Das berühmte Palmgewölbe

Das unbestrittene architektonische Highlight des Couvent des Jacobins ist Le Palmier, die Palme. Diese zwischen 1275 und 1292 errichtete, 28 Meter hohe Säule fächert sich am Gewölbe der Apsis in 22 elegante Steinrippen auf. Auf dem Boden darunter liegen flache Spiegel, sodass du die raffinierte Geometrie der Decke bewundern kannst, ohne dir den Nacken zu verrenken. Zur weitläufigen Klosteranlage gehören außerdem ein siebengeschossiger, achteckiger Glockenturm, ein Kreuzgang, ein Kapitelsaal, ein Refektorium und die Antoniuskapelle.

Das Grab des heiligen Thomas von Aquin

Die Wurzeln des Konvents reichen bis ins Jahr 1215 zurück, als der heilige Dominikus den Dominikanerorden in Toulouse gründete, mitten im Feldzug gegen die Glaubenslehren der Katharer. 1369 wurden die Gebeine von Thomas von Aquin auf Erlass von Papst Urban V. aus Italien hierher überführt, um die Geburtsstätte des Ordens zu ehren. Seine wichtigsten Reliquien ruhen unter dem Hochaltar. Im Januar 2023 wurde in der Kirche ein neu in Auftrag gegebenes, modernes Reliquiar des Künstlers Augustin Frison-Roche geweiht, das den Schädel des Heiligen birgt.

Von der Kaserne zum Kulturort

Während der Französischen Revolution wurde das Kloster vom Staat beschlagnahmt, und man brachte die Reliquien von Thomas von Aquin zur Sicherheit in die Basilika Saint-Sernin. 1810 ließ Napoleon das Gotteshaus in eine Kavalleriekaserne umwandeln. Über 5.000 Kubikmeter Erde wurden damals ins Innere geschüttet, um den Boden für die Pferde einzuebnen.

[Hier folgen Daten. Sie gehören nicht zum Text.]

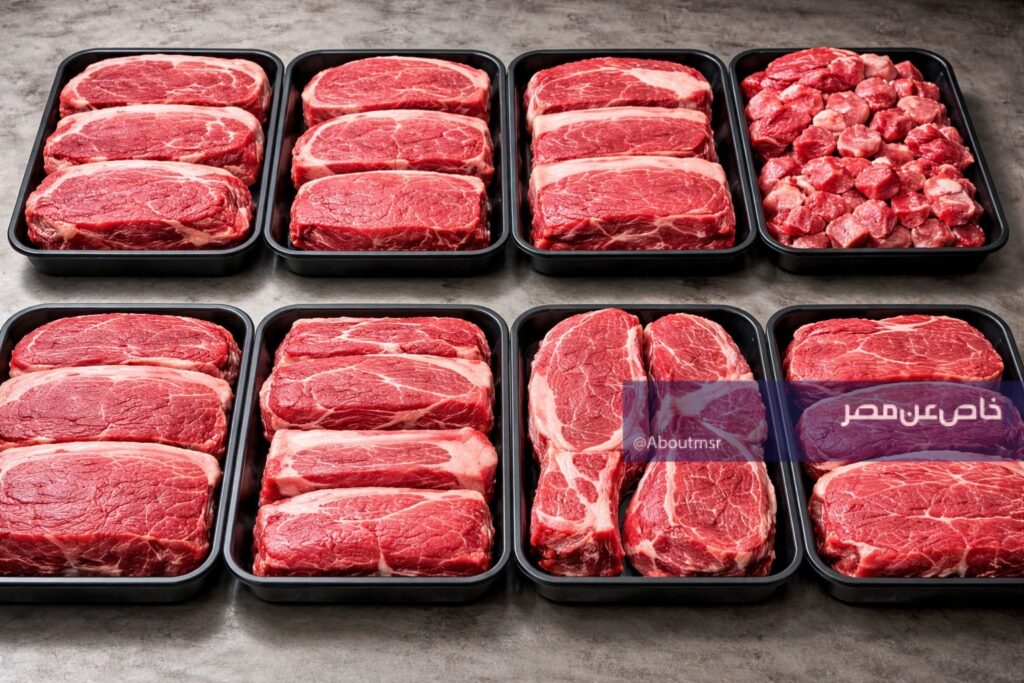 بعد تصدير أول شحنة إلى تلك الدولة العربية.. هل اقتربت مصر من تحقيق الاكتفاء من اللحوم؟ مصر اللحوم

Nach aufwendigen Restaurierungen im 20. Jahrhundert fand der Ort zu seiner alten Pracht zurück. Zum 700. Todestag des Heiligen im Jahr 1974 kehrten auch die Reliquien zurück. Heute wird die Anlage von der Stadt Toulouse als städtisches Denkmal und Museum geführt. Regelmäßig dient sie als Bühne für Kulturveranstaltungen, etwa für Wechselausstellungen im Refektorium oder für renommierte Klassikfestivals wie das alljährliche Piano aux Jacobins.

FAQ

Warum wird das Gewölbe Palme genannt?

„Le Palmier“ (die Palme) ist eine 28 Meter hohe Mittelsäule, die zwischen 1275 und 1292 erbaut wurde. Sie stützt die Decke der Apsis mit 22 aufgefächerten Steinrippen, die wie Palmwedel wirken.

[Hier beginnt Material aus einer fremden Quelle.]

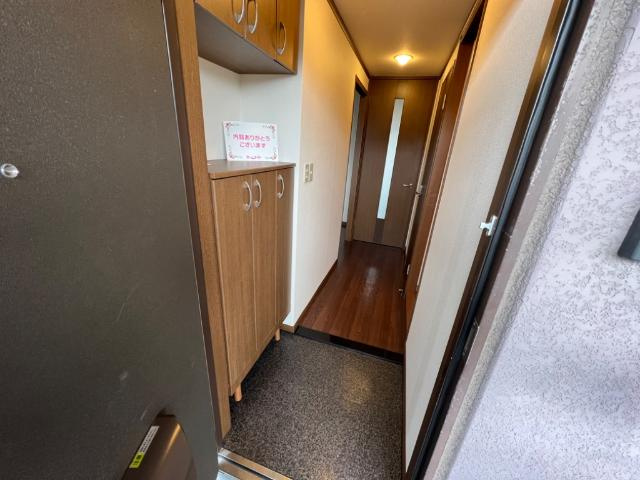 スカイヴァレィの玄関|玄関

Wer liegt im Couvent des Jacobins begraben?

Unter dem Hochaltar der Kirche ruhen die wichtigsten Reliquien des heiligen Thomas von Aquin. Sie wurden 1369 auf Erlass von Papst Urban V. in das Kloster überführt, um die Geburtsstätte des Dominikanerordens zu ehren.

Was geschah während der Französischen Revolution mit dem Kloster?

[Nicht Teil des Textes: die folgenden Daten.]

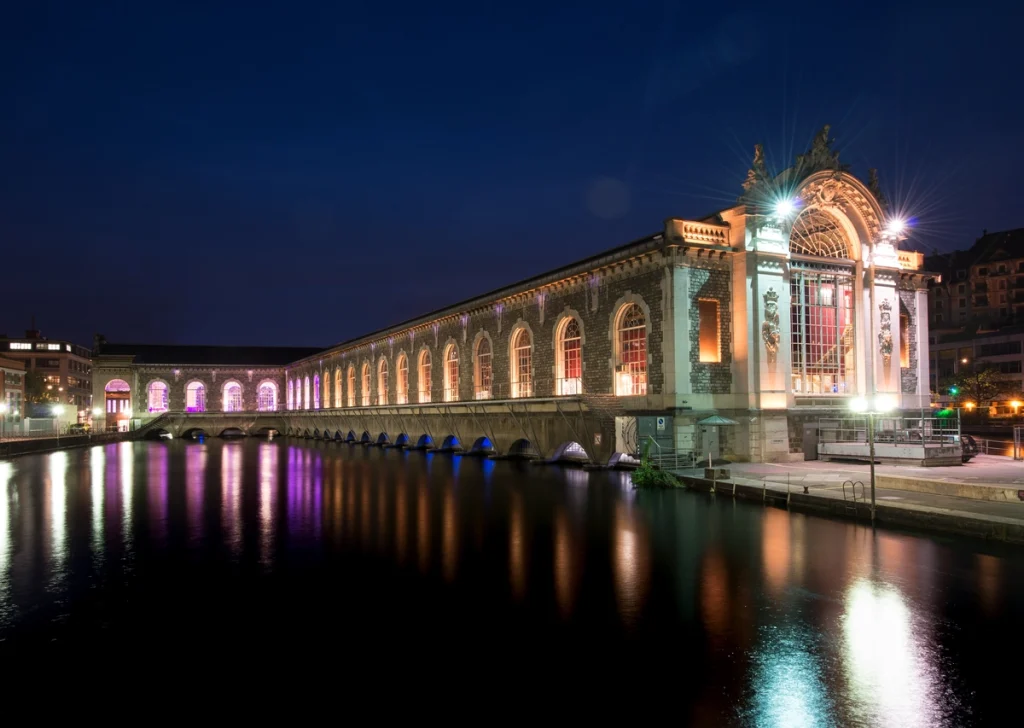 Industrial venue Geneva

Während der Französischen Revolution beschlagnahmte der Staat das Kloster, und die Reliquien des heiligen Thomas von Aquin wurden zum Schutz vorübergehend in die Basilika Saint-Sernin gebracht. Ab 1810 ließ Napoleon die Kirche als Kavalleriekaserne nutzen, wofür über 5.000 Kubikmeter Erde aufgeschüttet wurden, um den Boden für die Pferde einzuebnen.